Отрывок текста -
Молодой писатель, работая для газеты, относится к своим писаниям с большой, даже чрезмерной в глазах его товарищей добросовестностью. Вместо того, чтобы, эксплуатируя свои уже бурно проявляющиеся выдумку и фантазию, высасывать очерки из пальца, он старательно выполняет получаемые поручения до конца. Пропадает по несколько дней среди грузчиков порта, усердно изучает жизнь нищих, летает на первых диковинках-самолетах, посещает каких-то баптистов, каких-то иностранных моряков, каких-то бродяг на Молдаванке. Он прислушивается ко всему, впитывает в себя все, он расширяет свой кругозор, уже сейчас обнаруживая странные особенности видеть все каким-то особенным, своим, зозулинским зрением, определяющим свое же, особенное обозначение вещей:
Глава из статьи М. Кольцова «Ефим Зозуля»
Большие и малые
Портреты и шаржи (Наши писатели и журналисты)
…Средь детей ничтожных мира,
Быть может, всех ничтожней он.
Но лишь божественный глагол…
И так далее…
Х. Н. Бялик
Довольно рослый, плотноватый человек, с плешью во всю голову и простоватым светлоусым лицом.
Это – поэт Бялик. Тот самый Бялик, которого вполне заслуженно называют еврейским Пушкиным.
У него собственная типография. В ней он проводит немало времени. Озабоченно щелкает на счетах. Внимательно вглядывается в конторские книги. Морщит лоб. Вытирает платком пот с лысины. Словом, работает. Совсем по-обыкновенному.
Дома то же самое. В обыкновеннейшей квартире пьет обыкновеннейший чай. Рад побеседовать с гостем. Иногда легко смущается. Говорит охотно: о литературе, русской и еврейской, о людях, «о том, о сем». Гостеприимен. Мил. Любит рассказать анекдот – малороссийский или еврейский. Рассказывает и хохочет. Громко, грубовато и сочно.
И кто – глядя на него – подумает, что это тончайший, глубочайший поэт, высоко взлетающий над жизнью, знающий нежнейшие оттенки всех ее скорбей, тревог, красот и радостей?..
А. Биск
Тоже поэт. Очень любит посвящать стихи барышням и носит длиннополый сюртук в стиле сороковых годов. И котелок тоже приблизительно в этом стиле, какой-то четырехугольный.
Говорит томно. Улыбается томно. И стихи читает тоже томно и нараспев.
Но дома энергично, без пиджака, помогает вести дела отцу и вместе с ним продает бриллианты.
Свою книжку назвал: «Рассыпанное ожерелье». Однако в жизни он осторожнее. Еще ни разу не случилось, чтобы покупателю вместо ожерелья, хотя бы и рассыпанного, он отпустил свои стихи…
И. Горелик
Корреспондент «Русского слова», корреспондент «Русского слова» и корреспондент «Русского слова».

Перечень материала -
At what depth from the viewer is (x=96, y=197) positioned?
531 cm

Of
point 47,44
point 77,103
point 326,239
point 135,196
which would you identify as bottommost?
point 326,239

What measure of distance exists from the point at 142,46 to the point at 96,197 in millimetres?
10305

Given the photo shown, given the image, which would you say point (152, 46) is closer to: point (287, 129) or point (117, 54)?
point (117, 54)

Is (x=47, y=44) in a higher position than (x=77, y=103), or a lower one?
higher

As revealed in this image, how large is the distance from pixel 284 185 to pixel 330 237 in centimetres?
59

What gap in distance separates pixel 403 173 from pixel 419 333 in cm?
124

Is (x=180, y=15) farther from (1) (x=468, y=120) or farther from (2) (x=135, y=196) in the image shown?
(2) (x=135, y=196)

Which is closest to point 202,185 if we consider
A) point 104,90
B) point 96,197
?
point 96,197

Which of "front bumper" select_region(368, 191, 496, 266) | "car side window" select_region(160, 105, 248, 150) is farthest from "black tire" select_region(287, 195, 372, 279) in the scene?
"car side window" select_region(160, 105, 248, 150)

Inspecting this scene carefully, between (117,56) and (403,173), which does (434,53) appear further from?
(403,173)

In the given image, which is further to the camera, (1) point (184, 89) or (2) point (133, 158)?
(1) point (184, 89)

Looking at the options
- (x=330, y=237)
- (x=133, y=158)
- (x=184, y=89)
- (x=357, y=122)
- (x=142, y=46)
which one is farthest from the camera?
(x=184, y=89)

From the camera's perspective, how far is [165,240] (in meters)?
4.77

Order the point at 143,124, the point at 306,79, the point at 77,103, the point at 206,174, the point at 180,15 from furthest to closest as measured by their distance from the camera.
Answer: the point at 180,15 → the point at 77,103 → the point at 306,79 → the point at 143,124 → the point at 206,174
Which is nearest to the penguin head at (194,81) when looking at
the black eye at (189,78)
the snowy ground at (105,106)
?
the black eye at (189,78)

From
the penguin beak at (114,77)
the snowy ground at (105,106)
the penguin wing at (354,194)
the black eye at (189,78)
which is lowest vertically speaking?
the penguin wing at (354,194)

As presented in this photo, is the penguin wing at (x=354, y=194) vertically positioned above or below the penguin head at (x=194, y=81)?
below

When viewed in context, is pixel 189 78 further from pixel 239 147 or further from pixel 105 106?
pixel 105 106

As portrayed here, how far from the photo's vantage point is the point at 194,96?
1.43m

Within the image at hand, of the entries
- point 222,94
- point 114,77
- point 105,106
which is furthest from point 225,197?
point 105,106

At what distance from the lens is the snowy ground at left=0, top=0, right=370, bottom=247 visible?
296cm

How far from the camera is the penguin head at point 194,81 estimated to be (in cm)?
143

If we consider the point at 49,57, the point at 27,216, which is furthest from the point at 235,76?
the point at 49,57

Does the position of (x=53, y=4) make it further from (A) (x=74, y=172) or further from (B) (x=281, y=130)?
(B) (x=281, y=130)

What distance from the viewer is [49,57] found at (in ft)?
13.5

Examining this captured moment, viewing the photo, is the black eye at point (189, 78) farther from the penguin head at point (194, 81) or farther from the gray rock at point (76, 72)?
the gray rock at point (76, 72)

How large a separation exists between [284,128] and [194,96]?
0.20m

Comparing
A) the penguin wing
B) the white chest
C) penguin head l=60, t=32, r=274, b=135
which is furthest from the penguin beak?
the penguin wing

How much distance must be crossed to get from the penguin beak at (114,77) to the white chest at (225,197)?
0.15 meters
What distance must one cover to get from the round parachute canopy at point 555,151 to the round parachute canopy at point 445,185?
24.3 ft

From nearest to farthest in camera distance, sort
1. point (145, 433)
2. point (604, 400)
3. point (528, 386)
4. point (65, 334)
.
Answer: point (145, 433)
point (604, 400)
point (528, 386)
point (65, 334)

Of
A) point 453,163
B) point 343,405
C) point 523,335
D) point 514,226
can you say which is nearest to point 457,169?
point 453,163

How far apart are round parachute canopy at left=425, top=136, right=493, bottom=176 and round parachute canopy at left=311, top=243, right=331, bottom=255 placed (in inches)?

Задания -
1. Согласуются ли с отрывком о писателях и журналистах утверждения ниже? Ответьте на каждое «да» или «нет» и дословно приведите слова отрывка, которые это решают: (a) у Бялика есть собственная типография; (b) Биск вместе с отцом продает бриллианты; (c) Биск читает стихи бодро и отрывисто.
2. Перескажите списком абзац отрывка о писателях и журналистах, начинающийся словами «Дома то же самое», сохранив его главные факты.
3. Продолжите отрывок о писателях и журналистах после его последнего предложения.

Ответы по заданиям -
1.
(a) Да: «У него собственная типография».
(b) Да: «вместе с ним продает бриллианты».
(c) Нет: «И стихи читает тоже томно и нараспев».

2.
- Дома Бялик так же прост: в обыкновеннейшей квартире пьет обыкновеннейший чай.
- Рад гостю и охотно говорит о русской и еврейской литературе, о людях, «о том, о сем»; иногда легко смущается.
- Гостеприимен и мил.
- Любит рассказывать малороссийские и еврейские анекдоты и при этом громко, грубовато и сочно хохочет.

3.
Кроме того, милый одессит и любит рассказывать у Робина анекдоты.
Е. Генис
Терпеливый человек. Редактирует «Одесское обозрение театров». Не пьет. Не курит. Не питает особой слабости к женскому полу. Любит почему-то слово «человек», но произносит его так: «челаэк».
Л. Думский
Большой, бродягообразный, но не страшный, а «так». Себе на уме.
Тихо заикается, причем придерживает указательным пальцем верхнюю губу и усиленно мигает. Самоуверен и отдает далекой милой провинцией.
Вл. Жаботинский
Опрятный господин с ярко-пунцовыми целомудренными щеками и с добродетельно-скромно и гордо выпяченной нижней губой.
Очень наблюдателен, деятелен, энергичен.
Все успевает: разъезжать, писать, учиться, бывать в иллюзионе, читать лекции, экзаменоваться и переводить не только с древнееврейского, но еще и с итальянского.
Очень порядочен, умен, корректен. Красиво говорит. Словом, во всех отношениях – «первый ученик», которого ставят в пример беспутным молодым людям.
С. Ипполитов
Пишет в «Листке», и лицо имеет бледное-бледное. На нем светится пара полуусталых, полуиспуганных глаз. Писать он будет еще много, но когда поставят памятник – пока никому неизвестно. Говорит громоздко, картаво, но мило. Во рту много золотых зубов, но в речах золота меньше.
От него веет чем-то благородным, джентльменским. Играет на бильярде.
Инберы
Их два: отец и сын. Отец (псевдоним – Кин) славный, хороший культурный человек, но выражение лица имеет такое, точно собирается чихнуть.
Сын же веселее: одевается по-парижски и немножко похож на японца. Очень, как говорится, талантлив, и в пасмурную погоду ходит с зонтиком.
Л. М. Камышников
Легкомыслен. Быстр. Молод. Джентельменист. Носит пробор. Старается быть солидным. В редакции – даже важным. Но похож на мальчика. В глазах стремительность, мягкость и неуверенность. Что-то хорошее и тут же – неожиданно странное. То же в суждениях, вкусах, даже шутках.
Лоренцо
Изящно одет, любезен и мягок. Скромен. Щеголяет цитатами из старых «трогательных» пьес и ошарашивает вопросом:
– Откуда?
Любит поострить и сам же смеется. В обществе «занимателен». Показывает мудреные фокусы. Охотно и не вульгарно говорит о женщинах. Ленив, беспечен. В редакции держится гостем. Когда снимает шляпу, то ежесекундно гладит макушку.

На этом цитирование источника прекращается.